Goal of the exercise: Extract the text of each entry below exactly, leaving every image behind.

::::::::

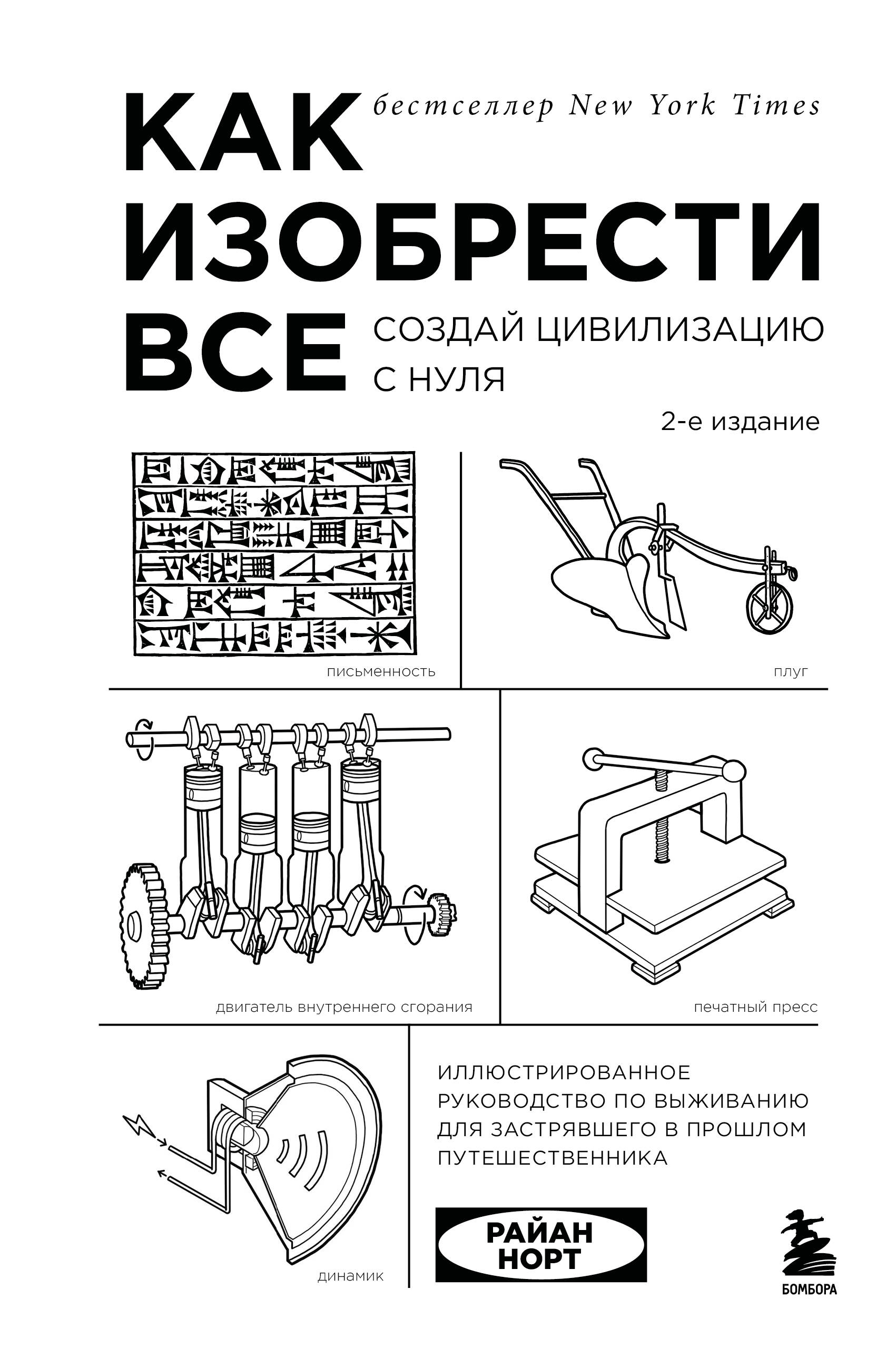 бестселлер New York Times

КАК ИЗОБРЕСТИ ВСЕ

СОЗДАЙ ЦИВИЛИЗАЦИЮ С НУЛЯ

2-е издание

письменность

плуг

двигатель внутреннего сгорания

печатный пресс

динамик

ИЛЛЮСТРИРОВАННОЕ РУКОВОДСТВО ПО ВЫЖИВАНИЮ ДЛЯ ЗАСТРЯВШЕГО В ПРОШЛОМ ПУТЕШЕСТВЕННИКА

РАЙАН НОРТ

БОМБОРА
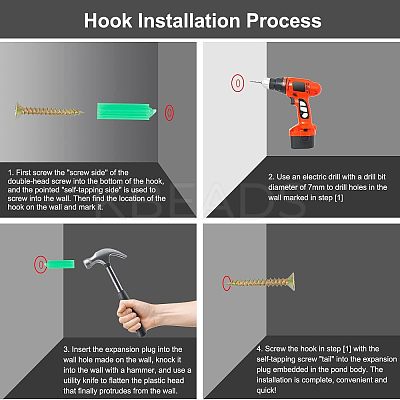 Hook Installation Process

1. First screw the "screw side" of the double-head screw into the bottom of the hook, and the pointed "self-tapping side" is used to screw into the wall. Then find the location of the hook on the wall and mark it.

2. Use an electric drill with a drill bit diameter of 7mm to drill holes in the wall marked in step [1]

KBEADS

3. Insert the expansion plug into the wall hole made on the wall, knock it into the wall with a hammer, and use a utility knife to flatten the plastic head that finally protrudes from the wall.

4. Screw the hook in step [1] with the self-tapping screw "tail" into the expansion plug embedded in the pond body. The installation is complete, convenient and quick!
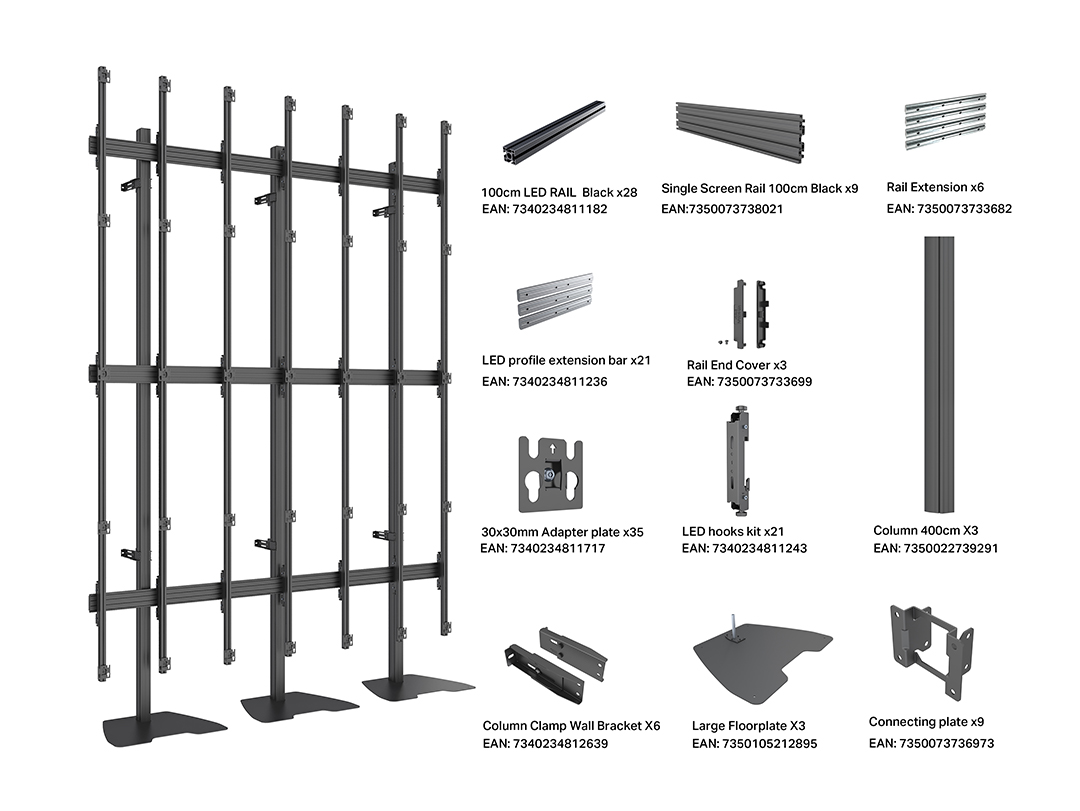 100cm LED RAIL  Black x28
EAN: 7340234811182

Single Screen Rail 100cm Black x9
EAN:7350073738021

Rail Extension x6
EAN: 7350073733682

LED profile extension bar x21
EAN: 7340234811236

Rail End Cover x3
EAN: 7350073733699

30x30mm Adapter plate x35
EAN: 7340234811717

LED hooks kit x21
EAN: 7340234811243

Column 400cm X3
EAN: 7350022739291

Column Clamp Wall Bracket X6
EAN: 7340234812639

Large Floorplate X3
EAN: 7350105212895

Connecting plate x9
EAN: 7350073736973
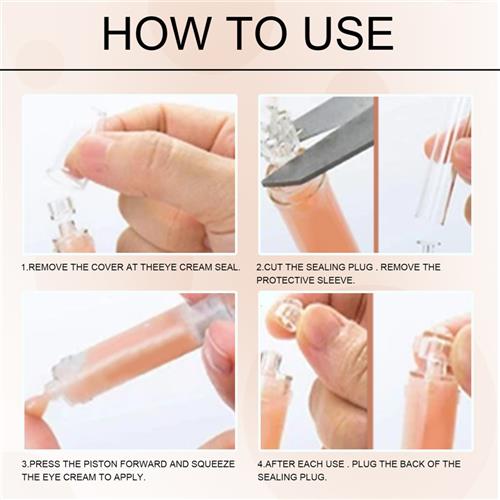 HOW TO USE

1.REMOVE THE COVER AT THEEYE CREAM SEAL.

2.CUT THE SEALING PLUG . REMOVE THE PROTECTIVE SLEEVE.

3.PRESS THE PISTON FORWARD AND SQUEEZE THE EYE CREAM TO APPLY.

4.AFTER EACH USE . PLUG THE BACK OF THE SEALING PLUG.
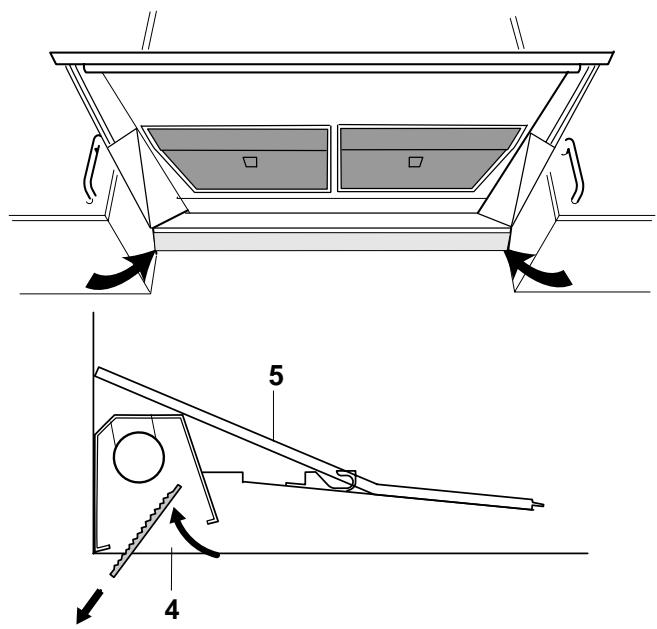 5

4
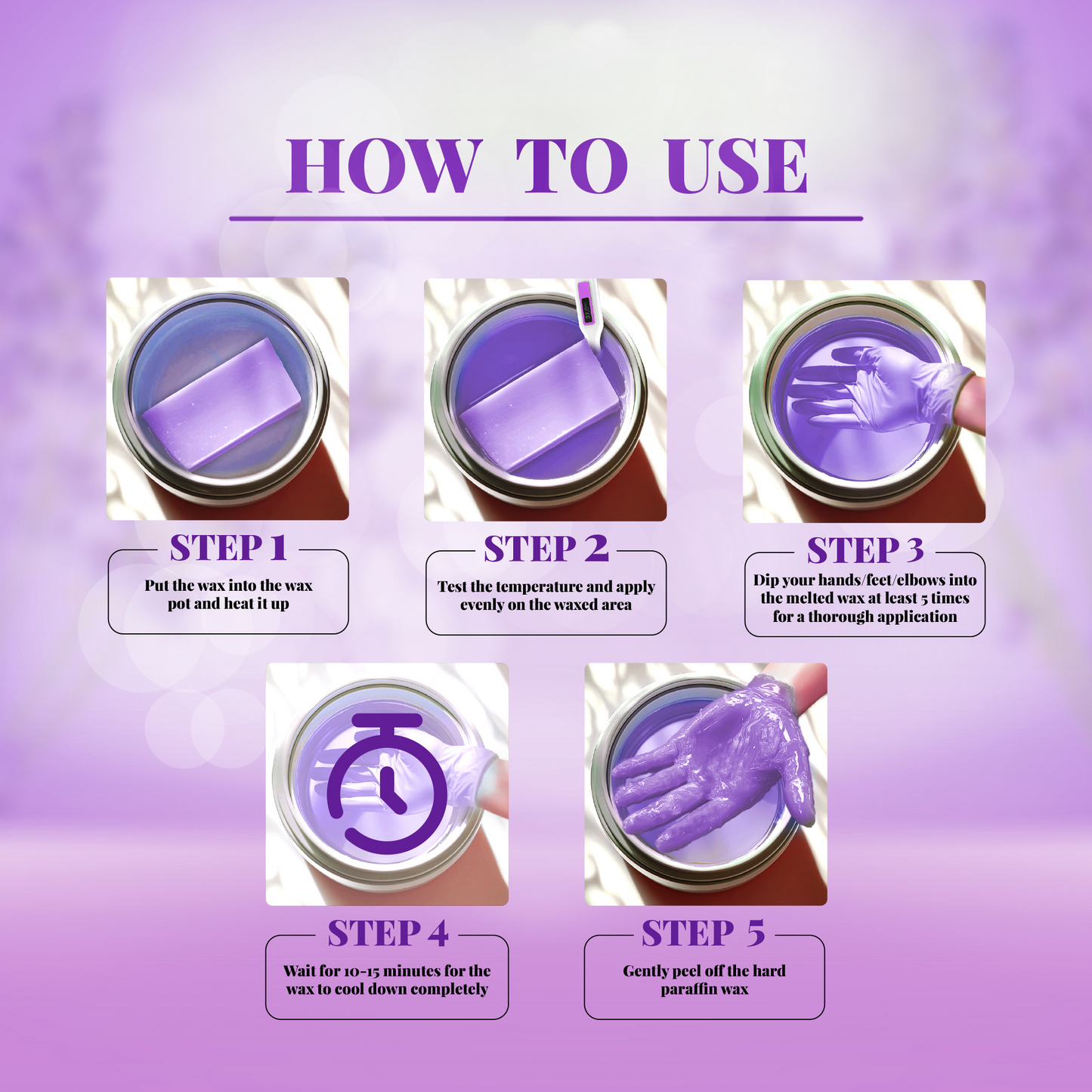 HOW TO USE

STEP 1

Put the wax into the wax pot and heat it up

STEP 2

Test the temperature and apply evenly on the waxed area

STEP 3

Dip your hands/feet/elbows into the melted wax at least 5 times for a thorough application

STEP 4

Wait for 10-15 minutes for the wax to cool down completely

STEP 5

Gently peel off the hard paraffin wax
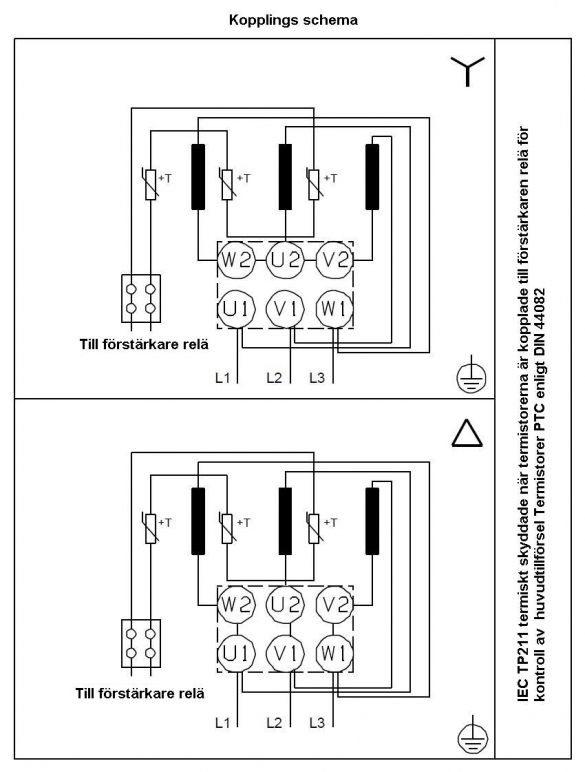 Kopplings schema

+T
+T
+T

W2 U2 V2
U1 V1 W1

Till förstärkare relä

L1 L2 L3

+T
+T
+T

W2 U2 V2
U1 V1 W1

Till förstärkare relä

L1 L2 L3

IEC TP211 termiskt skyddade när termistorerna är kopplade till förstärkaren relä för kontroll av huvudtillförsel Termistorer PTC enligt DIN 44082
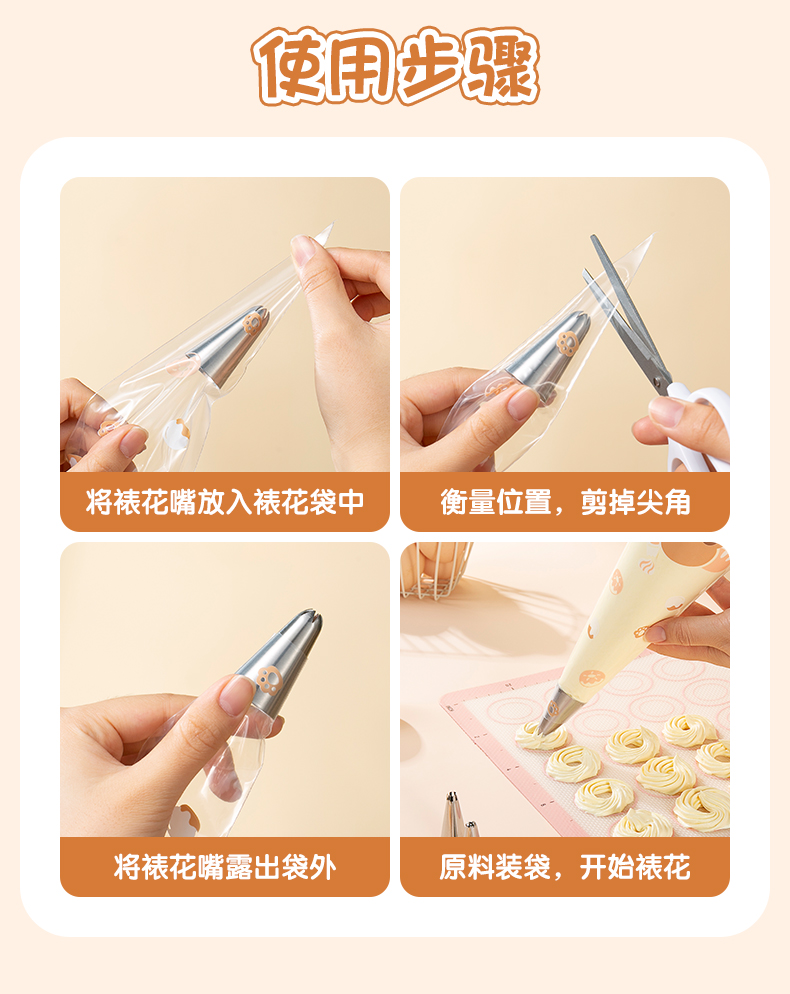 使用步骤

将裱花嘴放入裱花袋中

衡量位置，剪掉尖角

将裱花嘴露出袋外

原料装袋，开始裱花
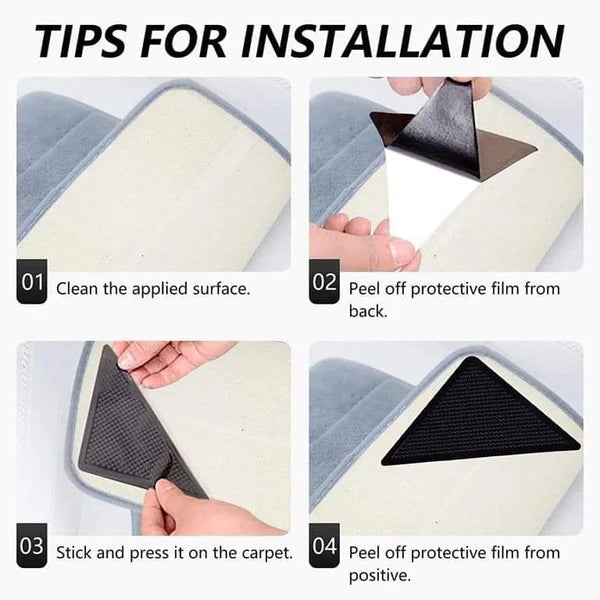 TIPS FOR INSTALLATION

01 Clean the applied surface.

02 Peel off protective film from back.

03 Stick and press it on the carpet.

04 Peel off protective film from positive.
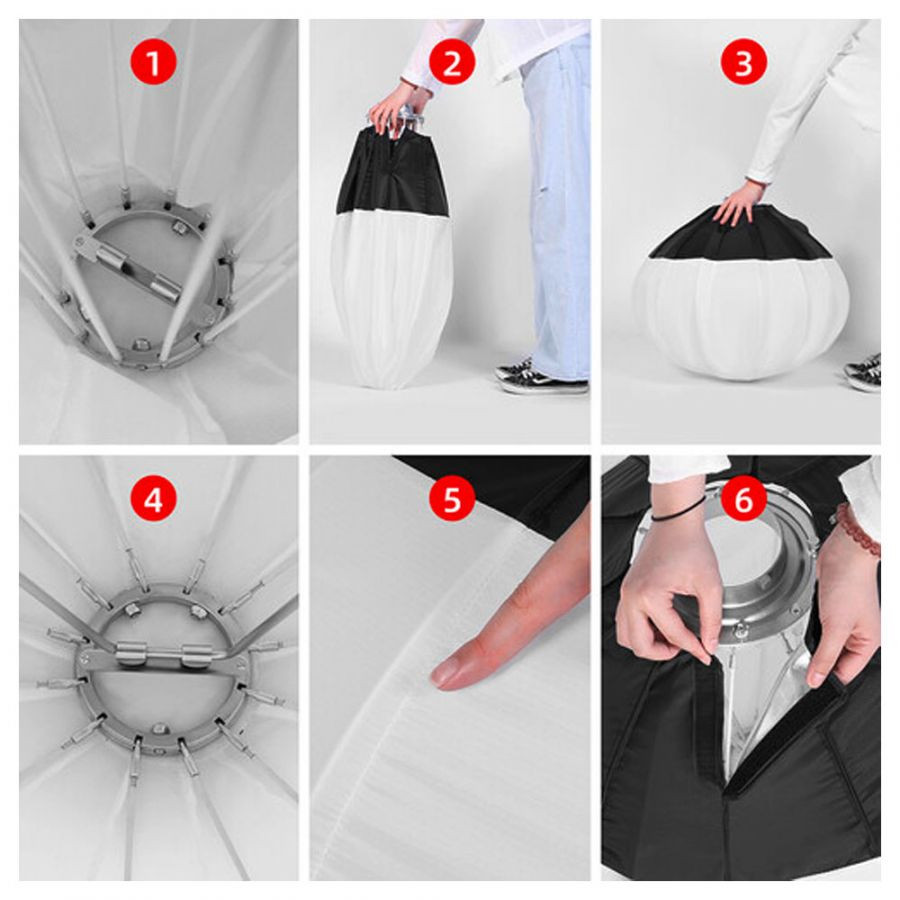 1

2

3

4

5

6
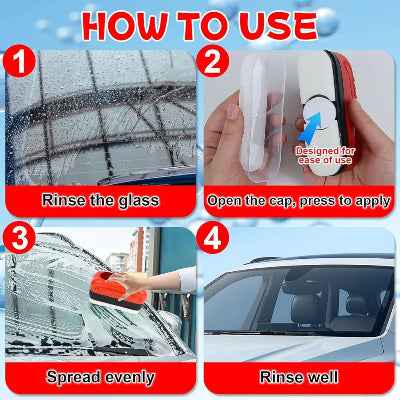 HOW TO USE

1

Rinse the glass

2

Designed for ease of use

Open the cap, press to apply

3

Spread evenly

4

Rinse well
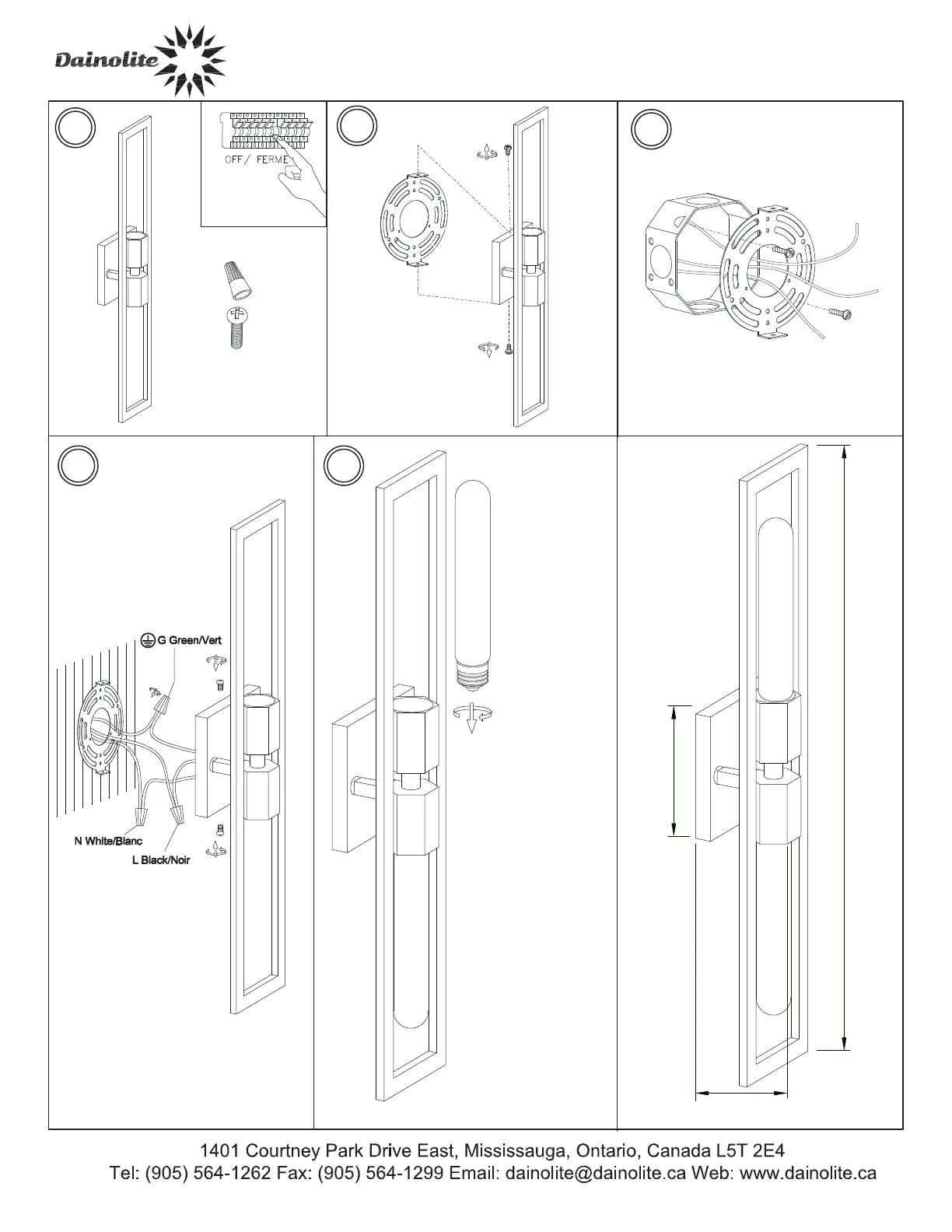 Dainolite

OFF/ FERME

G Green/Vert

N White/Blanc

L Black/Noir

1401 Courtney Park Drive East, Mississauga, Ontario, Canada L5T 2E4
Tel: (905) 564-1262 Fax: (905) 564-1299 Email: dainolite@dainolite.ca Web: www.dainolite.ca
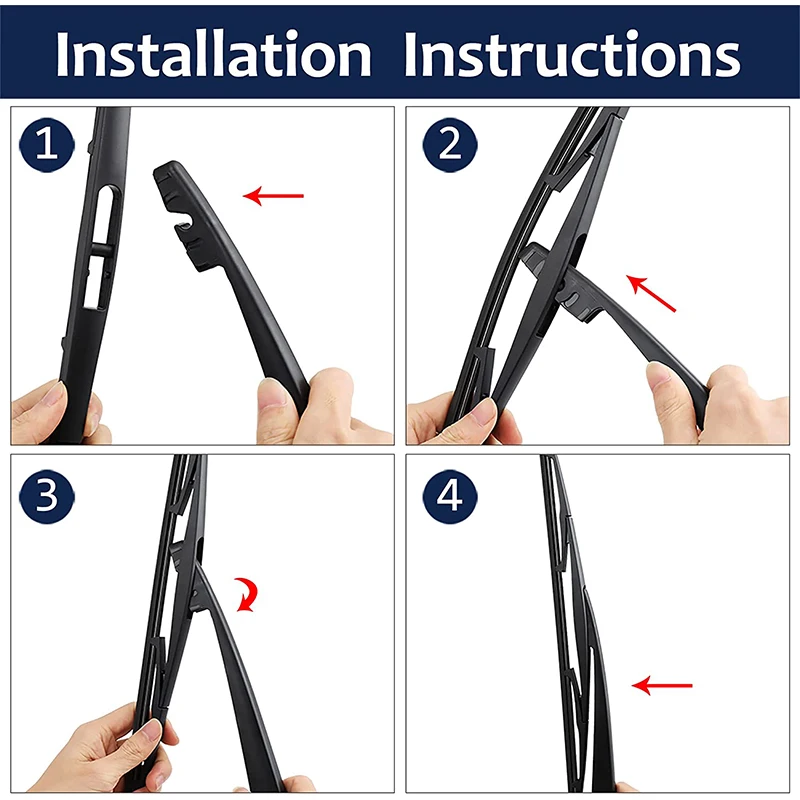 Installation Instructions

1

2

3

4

::::::::

Finished exercise:
 бестселлер New York Times

КАК ИЗОБРЕСТИ ВСЕ

СОЗДАЙ ЦИВИЛИЗАЦИЮ С НУЛЯ

2-е издание

письменность

плуг

двигатель внутреннего сгорания

печатный пресс

динамик

ИЛЛЮСТРИРОВАННОЕ РУКОВОДСТВО ПО ВЫЖИВАНИЮ ДЛЯ ЗАСТРЯВШЕГО В ПРОШЛОМ ПУТЕШЕСТВЕННИКА

РАЙАН НОРТ

БОМБОРА
 Hook Installation Process

1. First screw the "screw side" of the double-head screw into the bottom of the hook, and the pointed "self-tapping side" is used to screw into the wall. Then find the location of the hook on the wall and mark it.

2. Use an electric drill with a drill bit diameter of 7mm to drill holes in the wall marked in step [1]

KBEADS

3. Insert the expansion plug into the wall hole made on the wall, knock it into the wall with a hammer, and use a utility knife to flatten the plastic head that finally protrudes from the wall.

4. Screw the hook in step [1] with the self-tapping screw "tail" into the expansion plug embedded in the pond body. The installation is complete, convenient and quick!
 100cm LED RAIL  Black x28
EAN: 7340234811182

Single Screen Rail 100cm Black x9
EAN:7350073738021

Rail Extension x6
EAN: 7350073733682

LED profile extension bar x21
EAN: 7340234811236

Rail End Cover x3
EAN: 7350073733699

30x30mm Adapter plate x35
EAN: 7340234811717

LED hooks kit x21
EAN: 7340234811243

Column 400cm X3
EAN: 7350022739291

Column Clamp Wall Bracket X6
EAN: 7340234812639

Large Floorplate X3
EAN: 7350105212895

Connecting plate x9
EAN: 7350073736973
 HOW TO USE

1.REMOVE THE COVER AT THEEYE CREAM SEAL.

2.CUT THE SEALING PLUG . REMOVE THE PROTECTIVE SLEEVE.

3.PRESS THE PISTON FORWARD AND SQUEEZE THE EYE CREAM TO APPLY.

4.AFTER EACH USE . PLUG THE BACK OF THE SEALING PLUG.
 5

4
 HOW TO USE

STEP 1

Put the wax into the wax pot and heat it up

STEP 2

Test the temperature and apply evenly on the waxed area

STEP 3

Dip your hands/feet/elbows into the melted wax at least 5 times for a thorough application

STEP 4

Wait for 10-15 minutes for the wax to cool down completely

STEP 5

Gently peel off the hard paraffin wax
 Kopplings schema

+T
+T
+T

W2 U2 V2
U1 V1 W1

Till förstärkare relä

L1 L2 L3

+T
+T
+T

W2 U2 V2
U1 V1 W1

Till förstärkare relä

L1 L2 L3

IEC TP211 termiskt skyddade när termistorerna är kopplade till förstärkaren relä för kontroll av huvudtillförsel Termistorer PTC enligt DIN 44082
 使用步骤

将裱花嘴放入裱花袋中

衡量位置，剪掉尖角

将裱花嘴露出袋外

原料装袋，开始裱花
 TIPS FOR INSTALLATION

01 Clean the applied surface.

02 Peel off protective film from back.

03 Stick and press it on the carpet.

04 Peel off protective film from positive.
 1

2

3

4

5

6
 HOW TO USE

1

Rinse the glass

2

Designed for ease of use

Open the cap, press to apply

3

Spread evenly

4

Rinse well
 Dainolite

OFF/ FERME

G Green/Vert

N White/Blanc

L Black/Noir

1401 Courtney Park Drive East, Mississauga, Ontario, Canada L5T 2E4
Tel: (905) 564-1262 Fax: (905) 564-1299 Email: dainolite@dainolite.ca Web: www.dainolite.ca
 Installation Instructions

1

2

3

4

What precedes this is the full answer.